(TEXTE FOURNI):

○ ○ ○

«Je suis journaliste, fier de l’être et je continuerais à l’être. Mais, l’évolution de la situation dans le pays et mon ambition personnelle m’ont jeté dans la politique»…
Par Zohra Abid


C’est ce qu’a déclaré Omar Shabou, lors d’un point de presse, mercredi, à l’espace El Teatro de Tunis.
La salle n’était pas pleine à craquer comme on s’y attendait. La salle était juste à moitié pleine. Ni drapeaux ni affiches géantes ni encore petits fours et gourmandises pour les invités du jour, comme font souvent d’autres partis. Mais à l’entrée, sur la table, on a soigneusement posé une pile de dépliants... Sur un fond vert pistache, ces dépliants mettent en relief la philosophie du Mouvement réformiste tunisien (Mrt). Sur la Une, des photos des membres du bureau exécutif. Quant aux journalistes, ceux qui ont répondu à l’invitation de leur collègue et doyen Omar Shabou – une figure emblématique des médias des années 1970-1980 qui vient de rentrer au pays après de longues années d’exil –, se comptent tout au plus sur les doigts des deux mains. La conférence prévue à 10h30 n’a commencé qu’après une demi-heure. La raison: attendre les journalistes retardataires de la chaîne Nessma TV.

Le bourguibisme qui renaît de ses cendres
Entouré de ses camarades, le leader du Mrt a voulu commencer par rendre hommage à ses collègues journalistes, présents ou absents, d’hier ou d’aujourd’hui. «J’étais à l’étranger et en lisant les journaux tunisiens, je sentais que mes collègues étaient contraints d’écrire ce qu’ils écrivaient. J’appelle aujourd’hui tous les journalistes à lever leur tête et d’être à la hauteur de leur responsabilité historique. Nous sommes le quatrième pouvoir et nous avons notre mot à dire dans la construction de la nouvelle Tunisie», a-t-il lancé, cherchant par tous moyens des circonstances atténuantes aux médias pour tout le mal qu’ils ont fait au pays. Et d’innocenter aussi une majorité de Tunisiens pour leur implication involontaire. «Ce n’est qu’une parenthèse de 23 ans», a-t-il dit. Selon cet ex-opposant à Ben Ali, maintenant, la boucle est bouclée et l’avenir est entre les mains des jeunes qui l’ont impressionné le 14 janvier.



«Comme vous le saviez déjà, j’avais auparavant des responsabilités au Destour. Puis, j’ai dû arrêter toute activité en 1980», a dit cet ancien militant qui a préféré ne pas revenir sur les chapitres noirs du passé. Mais de s’arrêter sur celui qui le tient à cœur pour toujours. «J’ai entendu tout le monde parler de réforme. Tout le monde cite en exemple les réformistes du pays. Mais il ne cite presque jamais le réformateur Bourguiba», a-t-il rappelé. Ces propos indiquent l’orientation du Mrt. C’est le bourguibisme qui renaît de ses cendres. «Le jour de la commémoration de l’anniversaire de la mort Bourguiba qui a eu lieu début avril à Monastir, vous n’avez pas idée sur la foule présente. Ils étaient des jeunes et moins jeunes et c’est là que j’ai compris que Bourguiba avait laissé quelque chose», a précisé M. Shabou.

○ ○ ○

(ENTRÉES):

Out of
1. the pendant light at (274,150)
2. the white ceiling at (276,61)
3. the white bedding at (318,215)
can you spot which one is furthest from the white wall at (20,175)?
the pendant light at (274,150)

○ ○ ○

Dites si chacune des affirmations suivantes concorde avec le texte fourni en répondant oui ou non, et citez mot pour mot les passages qui le prouvent.
1. La conférence a commencé à l’heure prévue.
2. Omar Shabou dit avoir cessé toute activité en 1980.
3. La salle était pleine à craquer.

(RÉPONSE):
1. Non : « La conférence prévue à 10h30 n’a commencé qu’après une demi-heure. »
2. Oui : « Puis, j’ai dû arrêter toute activité en 1980 »
3. Non : « La salle était juste à moitié pleine. »